| TRAVAIL DEMANDÉ |
(1) Recopiez le passage du billet sur la haine en France compris entre « Un trio de têtes » et « par Pierre Dac. », bornes incluses, en substituant « raisonnables » à « sensés ».
(2) Reprenez le fil du billet sur la haine en France et prolongez-le à partir de sa dernière phrase.

| EXTRAIT DU DOCUMENT |
○ ○ ○ ○ ○

Un trio de têtes pensantes professionnelles (Brice Teinturier, Aurélie Marcireau, Marc Weitzman) était interviewé ce matin (25 février 2019) sur France Culture par l'excellent Florian Delorme au sujet de la diffusion de sentiments de haine dans beaucoup de couches de la population française. Tout ce joli monde a tenu des propos sensés, pertinents et profonds, s'attardant doctement, en particulier, sur les racines de l'antisémitisme qu'on a vu déferler tout récemment sur la France. La haine est sûrement un motif de graves préoccupations. Mais ce n'est pas nouveau, comme le montre une vieille chanson des "Quatre barbus", qui n'ont pas que "La pince à linge" à leur répertoire, comme on le voit et peut l'entendre ci-dessous (3'49"). Il me semble que le texte est écrit par Pierre Dac.

○ ○ ○ ○ ○

| LIGNES FOURNIES |
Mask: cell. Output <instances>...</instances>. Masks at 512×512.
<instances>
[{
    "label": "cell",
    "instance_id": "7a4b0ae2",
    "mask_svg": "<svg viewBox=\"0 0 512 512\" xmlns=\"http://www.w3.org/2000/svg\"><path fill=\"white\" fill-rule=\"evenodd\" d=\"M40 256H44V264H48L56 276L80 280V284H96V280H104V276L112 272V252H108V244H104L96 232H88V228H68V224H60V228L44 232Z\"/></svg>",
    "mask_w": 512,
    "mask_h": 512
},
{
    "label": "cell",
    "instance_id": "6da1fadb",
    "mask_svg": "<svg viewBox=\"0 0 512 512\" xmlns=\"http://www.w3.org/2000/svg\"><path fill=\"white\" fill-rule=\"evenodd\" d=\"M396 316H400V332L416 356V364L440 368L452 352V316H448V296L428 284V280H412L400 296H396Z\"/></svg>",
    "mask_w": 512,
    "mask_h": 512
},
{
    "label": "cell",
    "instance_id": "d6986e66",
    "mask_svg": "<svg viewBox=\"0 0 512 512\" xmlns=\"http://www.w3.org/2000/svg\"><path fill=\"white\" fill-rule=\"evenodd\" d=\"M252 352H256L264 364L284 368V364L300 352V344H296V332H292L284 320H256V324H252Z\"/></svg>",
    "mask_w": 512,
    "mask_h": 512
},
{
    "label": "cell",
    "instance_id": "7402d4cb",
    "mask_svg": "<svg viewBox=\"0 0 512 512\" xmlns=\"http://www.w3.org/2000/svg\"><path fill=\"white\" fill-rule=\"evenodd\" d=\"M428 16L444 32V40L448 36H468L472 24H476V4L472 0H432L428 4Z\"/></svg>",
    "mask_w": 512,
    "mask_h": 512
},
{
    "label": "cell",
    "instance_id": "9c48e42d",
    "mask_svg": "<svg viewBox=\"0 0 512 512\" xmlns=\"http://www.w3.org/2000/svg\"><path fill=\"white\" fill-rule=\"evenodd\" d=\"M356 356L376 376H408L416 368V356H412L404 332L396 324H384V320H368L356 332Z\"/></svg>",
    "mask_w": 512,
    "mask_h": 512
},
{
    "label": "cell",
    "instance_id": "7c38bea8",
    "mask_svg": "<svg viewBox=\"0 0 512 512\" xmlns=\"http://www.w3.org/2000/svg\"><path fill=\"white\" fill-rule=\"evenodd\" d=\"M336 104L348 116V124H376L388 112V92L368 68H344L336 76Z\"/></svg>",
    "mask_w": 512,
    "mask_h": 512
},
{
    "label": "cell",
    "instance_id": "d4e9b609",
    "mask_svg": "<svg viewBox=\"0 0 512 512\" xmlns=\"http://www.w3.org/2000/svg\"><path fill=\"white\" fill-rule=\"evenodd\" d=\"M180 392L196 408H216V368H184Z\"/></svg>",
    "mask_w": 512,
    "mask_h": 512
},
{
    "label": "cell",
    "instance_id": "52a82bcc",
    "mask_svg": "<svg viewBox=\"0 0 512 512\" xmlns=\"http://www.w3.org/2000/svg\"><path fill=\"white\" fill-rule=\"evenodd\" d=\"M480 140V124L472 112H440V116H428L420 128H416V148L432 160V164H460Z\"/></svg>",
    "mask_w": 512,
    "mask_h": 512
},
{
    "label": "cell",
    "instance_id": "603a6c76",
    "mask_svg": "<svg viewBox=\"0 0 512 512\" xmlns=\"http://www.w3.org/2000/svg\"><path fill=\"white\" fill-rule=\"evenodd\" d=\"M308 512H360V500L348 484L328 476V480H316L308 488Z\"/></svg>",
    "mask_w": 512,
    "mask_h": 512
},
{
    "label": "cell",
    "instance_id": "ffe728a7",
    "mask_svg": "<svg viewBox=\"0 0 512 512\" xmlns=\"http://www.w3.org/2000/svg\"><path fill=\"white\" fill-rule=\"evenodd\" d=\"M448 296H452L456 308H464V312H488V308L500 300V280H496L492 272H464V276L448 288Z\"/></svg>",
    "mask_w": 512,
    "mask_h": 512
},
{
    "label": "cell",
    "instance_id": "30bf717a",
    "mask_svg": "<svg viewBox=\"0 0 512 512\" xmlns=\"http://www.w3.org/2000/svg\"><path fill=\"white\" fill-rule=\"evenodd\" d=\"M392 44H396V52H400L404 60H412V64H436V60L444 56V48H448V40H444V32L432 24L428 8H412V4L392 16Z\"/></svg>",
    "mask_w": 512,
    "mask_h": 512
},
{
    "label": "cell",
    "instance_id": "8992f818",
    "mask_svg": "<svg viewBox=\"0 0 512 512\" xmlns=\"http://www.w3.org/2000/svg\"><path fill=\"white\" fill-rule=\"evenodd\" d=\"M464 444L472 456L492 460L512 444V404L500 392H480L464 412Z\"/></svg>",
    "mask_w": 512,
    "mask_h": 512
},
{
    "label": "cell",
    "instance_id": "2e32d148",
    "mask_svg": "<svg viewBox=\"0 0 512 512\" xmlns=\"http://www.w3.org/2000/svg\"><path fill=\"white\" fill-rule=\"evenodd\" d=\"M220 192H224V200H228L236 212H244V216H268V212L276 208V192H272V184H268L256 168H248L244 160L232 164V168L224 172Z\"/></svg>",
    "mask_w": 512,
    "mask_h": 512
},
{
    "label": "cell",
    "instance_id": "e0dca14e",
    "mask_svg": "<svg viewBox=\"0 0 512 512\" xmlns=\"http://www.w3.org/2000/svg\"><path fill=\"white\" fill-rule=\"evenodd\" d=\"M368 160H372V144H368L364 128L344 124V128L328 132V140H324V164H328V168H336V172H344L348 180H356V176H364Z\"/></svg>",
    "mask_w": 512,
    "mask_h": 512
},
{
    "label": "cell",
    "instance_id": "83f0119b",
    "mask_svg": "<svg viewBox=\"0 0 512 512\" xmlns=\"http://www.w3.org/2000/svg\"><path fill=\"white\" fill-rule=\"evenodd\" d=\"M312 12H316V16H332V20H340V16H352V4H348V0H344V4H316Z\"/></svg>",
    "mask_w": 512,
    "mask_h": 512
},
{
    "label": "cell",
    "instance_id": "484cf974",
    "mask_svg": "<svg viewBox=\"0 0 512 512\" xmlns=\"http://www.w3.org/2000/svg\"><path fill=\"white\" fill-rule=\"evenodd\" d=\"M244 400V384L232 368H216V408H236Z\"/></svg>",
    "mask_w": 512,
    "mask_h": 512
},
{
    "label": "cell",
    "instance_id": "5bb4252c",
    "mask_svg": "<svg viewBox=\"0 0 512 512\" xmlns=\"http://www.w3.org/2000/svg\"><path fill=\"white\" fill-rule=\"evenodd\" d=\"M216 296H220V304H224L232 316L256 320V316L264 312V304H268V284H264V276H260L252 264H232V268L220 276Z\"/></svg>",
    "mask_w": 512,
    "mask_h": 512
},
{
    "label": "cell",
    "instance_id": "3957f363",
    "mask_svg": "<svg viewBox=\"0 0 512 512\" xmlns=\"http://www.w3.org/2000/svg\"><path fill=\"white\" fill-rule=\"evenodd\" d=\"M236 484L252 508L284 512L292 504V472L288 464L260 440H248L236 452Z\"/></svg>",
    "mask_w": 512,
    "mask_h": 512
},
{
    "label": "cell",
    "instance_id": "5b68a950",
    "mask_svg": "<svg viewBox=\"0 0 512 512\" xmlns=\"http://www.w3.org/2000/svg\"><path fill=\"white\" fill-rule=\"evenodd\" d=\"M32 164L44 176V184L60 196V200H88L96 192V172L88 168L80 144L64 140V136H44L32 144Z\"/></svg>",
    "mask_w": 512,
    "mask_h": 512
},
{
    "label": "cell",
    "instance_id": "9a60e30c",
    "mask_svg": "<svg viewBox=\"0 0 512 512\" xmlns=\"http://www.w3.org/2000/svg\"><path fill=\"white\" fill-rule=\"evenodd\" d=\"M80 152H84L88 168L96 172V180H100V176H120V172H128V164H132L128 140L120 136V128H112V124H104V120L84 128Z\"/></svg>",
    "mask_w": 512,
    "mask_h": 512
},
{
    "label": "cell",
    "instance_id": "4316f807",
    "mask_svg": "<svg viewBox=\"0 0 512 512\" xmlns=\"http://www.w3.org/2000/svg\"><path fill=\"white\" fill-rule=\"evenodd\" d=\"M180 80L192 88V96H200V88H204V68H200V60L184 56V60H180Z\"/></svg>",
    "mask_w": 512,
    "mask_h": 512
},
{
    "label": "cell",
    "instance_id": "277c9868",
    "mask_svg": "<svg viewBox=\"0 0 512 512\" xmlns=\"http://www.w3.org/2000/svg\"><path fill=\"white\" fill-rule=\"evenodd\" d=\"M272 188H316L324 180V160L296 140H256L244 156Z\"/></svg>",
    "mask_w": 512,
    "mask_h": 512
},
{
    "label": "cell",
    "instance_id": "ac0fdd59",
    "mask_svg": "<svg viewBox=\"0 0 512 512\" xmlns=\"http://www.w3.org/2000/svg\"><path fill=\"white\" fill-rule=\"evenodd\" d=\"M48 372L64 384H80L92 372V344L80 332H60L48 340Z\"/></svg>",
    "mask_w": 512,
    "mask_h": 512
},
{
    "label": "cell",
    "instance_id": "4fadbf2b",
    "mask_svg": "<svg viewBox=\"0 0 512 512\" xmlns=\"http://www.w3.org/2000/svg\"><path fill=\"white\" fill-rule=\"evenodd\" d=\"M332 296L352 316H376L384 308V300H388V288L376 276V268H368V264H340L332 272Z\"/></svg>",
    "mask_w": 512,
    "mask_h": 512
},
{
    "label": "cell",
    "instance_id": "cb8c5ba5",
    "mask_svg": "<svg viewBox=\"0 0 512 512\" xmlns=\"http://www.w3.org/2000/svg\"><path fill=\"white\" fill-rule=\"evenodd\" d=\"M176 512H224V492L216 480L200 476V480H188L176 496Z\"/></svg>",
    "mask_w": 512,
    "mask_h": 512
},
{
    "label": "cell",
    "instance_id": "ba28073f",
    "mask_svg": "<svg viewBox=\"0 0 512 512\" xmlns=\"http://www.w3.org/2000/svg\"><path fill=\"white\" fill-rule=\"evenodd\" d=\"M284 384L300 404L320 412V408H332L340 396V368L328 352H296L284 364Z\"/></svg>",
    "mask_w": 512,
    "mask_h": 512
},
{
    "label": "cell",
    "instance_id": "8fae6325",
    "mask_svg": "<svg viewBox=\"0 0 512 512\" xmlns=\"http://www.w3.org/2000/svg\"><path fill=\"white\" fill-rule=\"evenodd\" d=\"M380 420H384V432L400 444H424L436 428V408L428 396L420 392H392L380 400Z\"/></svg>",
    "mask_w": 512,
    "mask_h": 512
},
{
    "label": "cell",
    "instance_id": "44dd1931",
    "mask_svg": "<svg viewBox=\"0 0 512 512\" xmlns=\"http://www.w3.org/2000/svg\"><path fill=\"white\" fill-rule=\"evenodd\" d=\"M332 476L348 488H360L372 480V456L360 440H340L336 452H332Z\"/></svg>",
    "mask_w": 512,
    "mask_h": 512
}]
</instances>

○ ○ ○ ○ ○

| RÉPONSES PAR CONSIGNE |
(1)
Un trio de têtes pensantes professionnelles (Brice Teinturier, Aurélie Marcireau, Marc Weitzman) était interviewé ce matin (25 février 2019) sur France Culture par l'excellent Florian Delorme au sujet de la diffusion de sentiments de haine dans beaucoup de couches de la population française. Tout ce joli monde a tenu des propos raisonnables, pertinents et profonds, s'attardant doctement, en particulier, sur les racines de l'antisémitisme qu'on a vu déferler tout récemment sur la France. La haine est sûrement un motif de graves préoccupations. Mais ce n'est pas nouveau, comme le montre une vieille chanson des "Quatre barbus", qui n'ont pas que "La pince à linge" à leur répertoire, comme on le voit et peut l'entendre ci-dessous (3'49"). Il me semble que le texte est écrit par Pierre Dac.

(2)
Lorsque sans parti pris
On établit le bi-
-lan d'l'humani-
-té d'aujourd'hui

Eh bien limpide comme
Un clair de lune et lu-
-mineux comme un clerc de notaire
C'est pas d'sitôt qu'les hommes s'ront frères
Et qu'malheureusement au contraire

Nous vivons à présent
Sous le signe affligeant
De la haine et d'ses affluents

C'est triste et déprimant!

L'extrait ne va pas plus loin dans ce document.